Le Conseil des Etats ne veut pas aller aussi loin. Selon lui, les autorités devraient y renoncer si le réfugié rend vraisemblable qu’il s’est vu contraint de se rendre dans son pays. Pas question en revanche de prévoir une marge de manoeuvre pour certains retours volontaires comme l’auraient voulu le Conseil fédéral et la gauche.
Pays voisins
Les deux Chambres se sont déjà entendues au sujet des voyages dans les pays limitrophes de la patrie des réfugiés. Pour éviter par exemple que des Erythréens passent par l’Ethiopie pour rentrer chez eux, les autorités pourront interdire les séjours dans certains Etats pour l’ensemble des réfugiés d’un pays donné, mais autoriser des exceptions.

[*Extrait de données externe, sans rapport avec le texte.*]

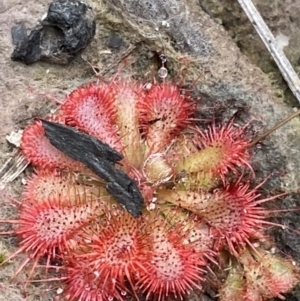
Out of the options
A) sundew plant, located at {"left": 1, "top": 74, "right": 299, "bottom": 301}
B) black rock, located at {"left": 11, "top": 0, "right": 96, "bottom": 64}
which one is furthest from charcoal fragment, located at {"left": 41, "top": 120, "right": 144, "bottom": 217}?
black rock, located at {"left": 11, "top": 0, "right": 96, "bottom": 64}

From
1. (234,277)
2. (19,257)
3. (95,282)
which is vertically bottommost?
(19,257)

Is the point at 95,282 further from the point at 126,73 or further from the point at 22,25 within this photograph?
the point at 22,25

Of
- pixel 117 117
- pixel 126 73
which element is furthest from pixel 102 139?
pixel 126 73

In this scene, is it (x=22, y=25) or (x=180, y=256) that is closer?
(x=180, y=256)

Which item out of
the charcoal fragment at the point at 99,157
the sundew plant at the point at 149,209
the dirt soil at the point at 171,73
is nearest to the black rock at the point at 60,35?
the dirt soil at the point at 171,73

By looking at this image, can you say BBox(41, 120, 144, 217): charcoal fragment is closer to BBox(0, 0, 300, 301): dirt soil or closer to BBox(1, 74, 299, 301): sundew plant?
BBox(1, 74, 299, 301): sundew plant

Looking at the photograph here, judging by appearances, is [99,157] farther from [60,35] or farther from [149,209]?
[60,35]

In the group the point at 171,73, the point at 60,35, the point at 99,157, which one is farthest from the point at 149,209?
the point at 60,35
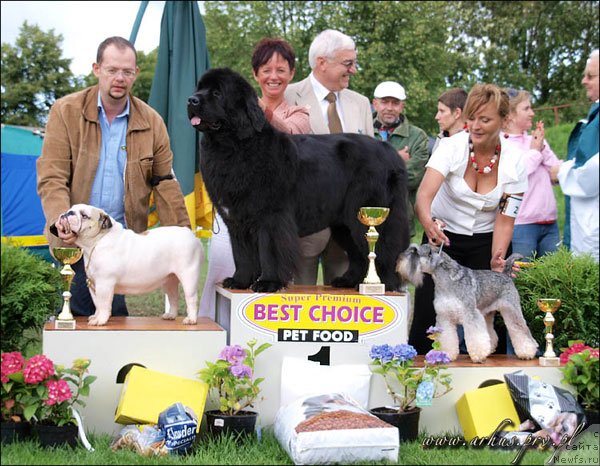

Le projet vise également à améliorer l’intégration des étrangers. Chargée de coordonner les efforts des communes et des cantons, le Secrétariat d'Etat aux migrations ne pourra toutefois pas désigner d’organe chargé de l’assurance qualité des mesures prises. Le National l’a refusé et les sénateurs se sont ralliés à lui tacitement mercredi.
Poursuites pénales
Ils ont également accepté la correction des députés concernant les poursuites pénales en cas de séjour illégal. L’autorité compétente ne pourra y renoncer que si le prononcé ou l’exécution de la peine fait obstacle à l’exécution immédiate du renvoi.
La détention avant un renvoi ou pour insoumission devra se dérouler dans des établissements ad hoc. Si ce n’est exceptionnellement pas possible, notamment pour des raisons de capacités, les étrangers devront être détenus séparément des personnes en détention préventive ou purgeant une peine.
Avec la réforme, toutes les personnes admises provisoirement en Suisse, mais qui n'ont pas demandé l'asile pourront bénéficier de l'aide au retour. Les droits des prostituées étrangères ne seront en revanche pas renforcés.
Le Conseil fédéral proposait une dérogation aux conditions d’admission pour accorder un titre de séjour ou une aide au retour aux personnes victimes d’une atteinte directe à leur intégrité physique, psychique ou sexuelle dans l’exercice de la prostitution. Le National a refusé de préciser le droit actuel qui ne prévoit qu’une protection des personnes particulièrement menacées d’exploitation dans l’exercice de leur activité lucrative. Les sénateurs ont tacitement suivi.
Le dossier retourne au Conseil national.